No tenía una libreta de apuntes a la mano, así que lo que sigue es de memoria. Estuve unos días en Vancouver, digamos que por razones de familia. Allá, un par de familiares me sumergieron en las obligaciones propias del turismo exprés. Visitar museos, contemplar los cuadros de ciertas galerías, recorrer avenidas plagadas de edificios exultantes, en busca de singularidades y “visiones únicas”.

Llegamos inevitablemente a Glastown, en una de cuyas calles se encuentra el reloj de vapor más famoso del continente. Pasamos entre escaparates iluminados y aromáticas cocinas. Se oía el grito de las gaviotas. Muy cerca de nosotros acababa de atracar un crucero que venía de Alaska.

Decidimos buscar un sitio para cenar y beber un trago. Conseguimos una mesa junto a un gran ventanal. Apenas llegaban las bebidas cuando la puerta se abrió y entraron al local seis jóvenes mexicanos. Quiso la suerte que les destinaran la mesa más próxima a la nuestra. Tenían entre 16 y 18 años.

Dentro del país, los mexicanos podemos odiarnos. Afuera por lo general nos da gusto encontrarnos.

Habían llegado a Vancouver para estudiar inglés, en estancias que iban de dos a seis meses. Vivían en casas de familias canadienses. Procedían de Sonora, Jalisco, Guanajuato y me parece que Hidalgo.

Luego de intercambiar unas palabras, nos dejamos en paz. Pronto llegó la cena.

Pero había algo extraño. Aquellos muchachos no hablaron de chicas, ni de Vancouver, ni de sus estudios, ni de sus familias, ni de su futuro. No hablaron de música, de libros, de series. Hablaron de violencia con una naturalidad que me pareció sobrecogedora.

Uno de ellos declaró que su estado era el más violento de México “y uno de los peores del mundo”. Relató a sus compañeros que hacía unos días “los mañosos” habían vuelto cenizas a dos niños. “Fueron a matar a un bato, le echaron gasolina a su casa y luego le aventaron un cerillo. Ahí dentro había dos niños, el más chico de cinco (años)”.

El muchacho agregó que había balaceras a diario, que el estado estaba lleno de lugares en los que la gente no salía de noche, y que en la sierra existían pueblos que se habían quedado completamente vacíos.

Otro de los jóvenes recordó que en Tlaquepaque acababa de pasar lo mismo. Según su relato un “comando armado” llegó a la mitad de un convivio y barrió a una familia entera. “Ahí también había niños”.

Luego dijo que esas cosas ni siquiera pasaban de noche, sino a la luz del día.
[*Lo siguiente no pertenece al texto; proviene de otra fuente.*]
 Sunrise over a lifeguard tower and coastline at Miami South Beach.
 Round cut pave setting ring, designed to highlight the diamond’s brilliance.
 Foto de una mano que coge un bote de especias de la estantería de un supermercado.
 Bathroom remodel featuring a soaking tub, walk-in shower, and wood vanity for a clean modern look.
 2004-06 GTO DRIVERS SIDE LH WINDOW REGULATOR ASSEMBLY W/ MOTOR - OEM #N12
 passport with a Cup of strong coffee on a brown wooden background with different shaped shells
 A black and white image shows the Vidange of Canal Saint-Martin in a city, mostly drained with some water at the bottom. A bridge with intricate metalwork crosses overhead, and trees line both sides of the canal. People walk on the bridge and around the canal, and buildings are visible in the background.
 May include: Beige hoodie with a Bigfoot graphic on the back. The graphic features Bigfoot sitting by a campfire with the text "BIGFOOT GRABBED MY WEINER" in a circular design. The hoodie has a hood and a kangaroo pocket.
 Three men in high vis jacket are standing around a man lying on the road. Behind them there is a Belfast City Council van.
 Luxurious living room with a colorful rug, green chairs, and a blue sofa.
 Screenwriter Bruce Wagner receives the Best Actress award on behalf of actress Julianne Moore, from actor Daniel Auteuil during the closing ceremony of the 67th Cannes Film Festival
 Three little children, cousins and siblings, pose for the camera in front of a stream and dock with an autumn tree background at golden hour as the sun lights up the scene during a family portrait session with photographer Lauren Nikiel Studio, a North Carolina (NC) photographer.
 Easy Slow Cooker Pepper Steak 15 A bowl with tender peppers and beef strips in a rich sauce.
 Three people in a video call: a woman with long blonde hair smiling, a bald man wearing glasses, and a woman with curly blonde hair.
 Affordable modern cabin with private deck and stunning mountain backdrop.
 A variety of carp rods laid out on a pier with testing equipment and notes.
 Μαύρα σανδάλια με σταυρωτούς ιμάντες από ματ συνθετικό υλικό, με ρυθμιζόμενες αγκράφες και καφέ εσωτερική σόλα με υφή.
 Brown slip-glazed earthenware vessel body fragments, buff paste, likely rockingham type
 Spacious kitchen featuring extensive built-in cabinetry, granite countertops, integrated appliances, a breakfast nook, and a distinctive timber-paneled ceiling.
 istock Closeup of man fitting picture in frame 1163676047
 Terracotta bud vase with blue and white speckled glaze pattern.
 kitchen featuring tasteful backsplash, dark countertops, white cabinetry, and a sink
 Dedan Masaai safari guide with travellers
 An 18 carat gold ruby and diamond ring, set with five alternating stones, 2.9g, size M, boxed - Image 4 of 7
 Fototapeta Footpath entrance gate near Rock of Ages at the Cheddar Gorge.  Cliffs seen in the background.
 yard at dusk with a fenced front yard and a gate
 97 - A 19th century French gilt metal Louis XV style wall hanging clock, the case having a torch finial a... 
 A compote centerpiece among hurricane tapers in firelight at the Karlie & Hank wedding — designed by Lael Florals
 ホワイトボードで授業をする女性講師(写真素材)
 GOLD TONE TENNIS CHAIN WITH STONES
Que hace meses hubo una balacera en una plaza comercial llena de gente y que hubo varios muertos y heridos.

Nosotros nos habíamos quedado callados, picando en nuestros platos.

El muchacho de Guanajuato dijo que a su estado no le iba mal en ese concurso. “De cinco a siete asesinatos diarios, hasta cinco violaciones en un fin de semana, secuestros todos los días”.

“Hay veces que las noticias hablan de que en un día hay más de 20 muertos”, le oí decir.

Le oí decir también:

“Es que allá hay tres cárteles peleándose entre ellos”.

Ya había oscurecido por completo y detrás del ventanal brillaban las luces de Vancouver, la ciudad más cara de América y una de las que ofrece la más alta calidad de vida. Por la calle pasaban muchachas riendo y conversando. Las marquesinas de las tiendas, los edificios de ladrillo rojo, las copas de los maples y las luces que se habían encendido en el muelle eran como un telón de fondo.

Allá pasaba todo eso y en el restaurante, a un lado de nosotros, seis muchachos hablaban de la muerte, de la sangre y de la muerte.

Hasta allá los perseguía México.

Hice cuentas. A finales de 2006, ellos tendrían de tres a cinco años. De manera que habían pasado la vida entre muertos. Oyendo todos los días de balaceras, decapitaciones, descuartizamientos. ¿Por qué iban a hablar de otra cosa?

De regreso al hotel, caminando en silencio bajo la llovizna, se me ocurrió que no sabíamos nada de esos jóvenes. Que ignoramos lo que tienen dentro. Nos la pasamos contando muertos, enumerando carpetas de investigación. Pero no nos hemos preguntado nada sobre su herida.

La herida que marcará para siempre la vida de esa generación.